The vote is the result of a long campaign in a country that remained divided on the issue.
Opponents also gathered outside the Congress, holding a mass and praying for legislators to block the bill
As the result was read out, a crowd of thousands erupted in cheers outside the Senate building in Buenos Aires, waving the green flags that represented their campaign as green smoke rose above the crowd.
“This gives me a great deal of joy,” said Micaela Guzman, 22, following the vote and standing within eyeshot of the National Congress, as music blared over nearby speakers. She recalled the disappointment she felt when a similar bill was defeated in 2018.
“It’s something we’ve been waiting for for a long time, and it was time that we achieved it,” she said.
“We did it sisters. We made history. We did it together. There are no words for this moment, it passes through the body and the soul,” tweeted Monica Macha, a politician with President Alberto Fernandez’ centre-left ruling coalition which supported the law.
The ruling could set the tone for a wider shift in conservative Latin America where there are growing calls for greater reproductive rights for women.
Across the region, abortions are available on demand only in Communist Cuba, comparatively tiny Uruguay and some parts of Mexico.
“Adopting a law that legalizes abortion in a Catholic country as big as Argentina will energize the struggle to ensure women’s rights in Latin America,” said Juan Pappier, a senior Americas researcher at Human Rights Watch.
“Although there will certainly be resistance, I think it’s fair to predict that, as it occurred when Argentina legalised same sex marriage in 2010, this new law could have a domino effect in the region.”
Erika Guevara Rosas, head of Amnesty International Americas division, called it an “emblematic advance in defence of human rights” and one which sends a “strong message of hope to our entire continent.”
Until now, Argentine law has only allowed abortion when there is a serious risk to the health of the mother or in cases of rape.
Pro-choice groups argue that criminalising abortion harms women from the most vulnerable groups who they say are instead often forced to seek dangerous illegal abortions.
Argentina’s powerful Catholic church argues the practice violates the right to life.
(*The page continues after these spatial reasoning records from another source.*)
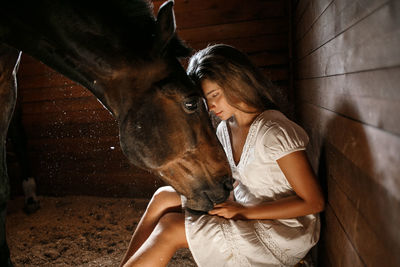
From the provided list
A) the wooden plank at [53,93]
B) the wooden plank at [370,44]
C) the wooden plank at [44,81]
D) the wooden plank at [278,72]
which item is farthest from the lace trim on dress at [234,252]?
the wooden plank at [44,81]

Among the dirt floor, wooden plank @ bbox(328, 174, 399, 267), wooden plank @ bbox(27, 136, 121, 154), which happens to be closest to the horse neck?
wooden plank @ bbox(328, 174, 399, 267)

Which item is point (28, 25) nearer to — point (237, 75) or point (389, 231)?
point (237, 75)

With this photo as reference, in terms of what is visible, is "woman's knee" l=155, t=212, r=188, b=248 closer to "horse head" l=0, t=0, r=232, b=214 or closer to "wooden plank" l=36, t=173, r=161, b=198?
"horse head" l=0, t=0, r=232, b=214

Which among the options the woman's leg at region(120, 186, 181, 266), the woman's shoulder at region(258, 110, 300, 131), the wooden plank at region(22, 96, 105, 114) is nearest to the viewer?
the woman's shoulder at region(258, 110, 300, 131)

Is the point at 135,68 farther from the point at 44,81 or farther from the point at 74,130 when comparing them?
the point at 44,81

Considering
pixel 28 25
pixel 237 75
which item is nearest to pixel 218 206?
pixel 237 75

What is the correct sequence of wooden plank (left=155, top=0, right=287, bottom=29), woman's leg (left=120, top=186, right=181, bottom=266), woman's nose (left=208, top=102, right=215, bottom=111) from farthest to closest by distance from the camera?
wooden plank (left=155, top=0, right=287, bottom=29), woman's leg (left=120, top=186, right=181, bottom=266), woman's nose (left=208, top=102, right=215, bottom=111)

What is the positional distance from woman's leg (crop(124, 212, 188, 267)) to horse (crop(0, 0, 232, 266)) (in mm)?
153

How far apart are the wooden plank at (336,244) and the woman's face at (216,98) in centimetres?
62

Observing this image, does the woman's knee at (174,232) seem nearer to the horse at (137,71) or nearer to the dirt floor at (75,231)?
the horse at (137,71)

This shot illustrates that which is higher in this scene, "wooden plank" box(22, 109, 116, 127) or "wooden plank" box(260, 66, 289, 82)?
"wooden plank" box(260, 66, 289, 82)

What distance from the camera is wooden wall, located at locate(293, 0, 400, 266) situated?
546mm

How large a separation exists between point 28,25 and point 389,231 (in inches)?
50.3

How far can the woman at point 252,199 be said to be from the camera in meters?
1.06
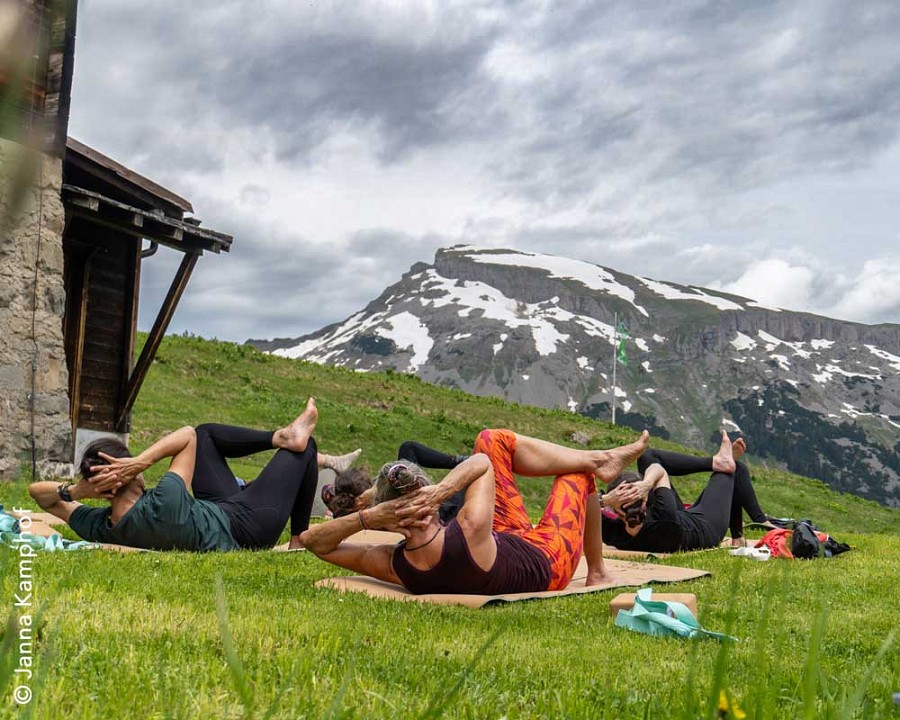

Argentina is the birthplace of Pope Francis.
In the weeks leading up to the debate, thousands of people protested against the bill. They also descended on the National Congress on Tuesday, although in smaller numbers, festooned in light blue, the colour that represents their opposition. A Catholic mass was held on a patch of grass that was covered in crosses.
For Josefine Soraide, the solution to unwanted pregnancies is not abortion, but better sexual education.
“I also come from a poor family, and I was not desired,” said the 21-year-old. “But I thank my mom for having me. There are people who came from the bottom and now they’re people who are important. And that’s why I’m here: for all those babies, even though they may say they are going to suffer, they have a future.”
A change in the law was narrowly defeated in a Senate vote in 2018 after being approved in the lower house, but the latest bill was the first to have the backing of the ruling government.
Even before the votes were cast, Senator Silvia Elias de Perez, from the conservative province of Tucuman, said she would fight approval of the bill in court.
“If this bill becomes law it will be unconstitutional, absolutely and flagrantly. It will be a judge of the Nation who ends up deciding because we are going to raise unconstitutionality,” she said in a press conference.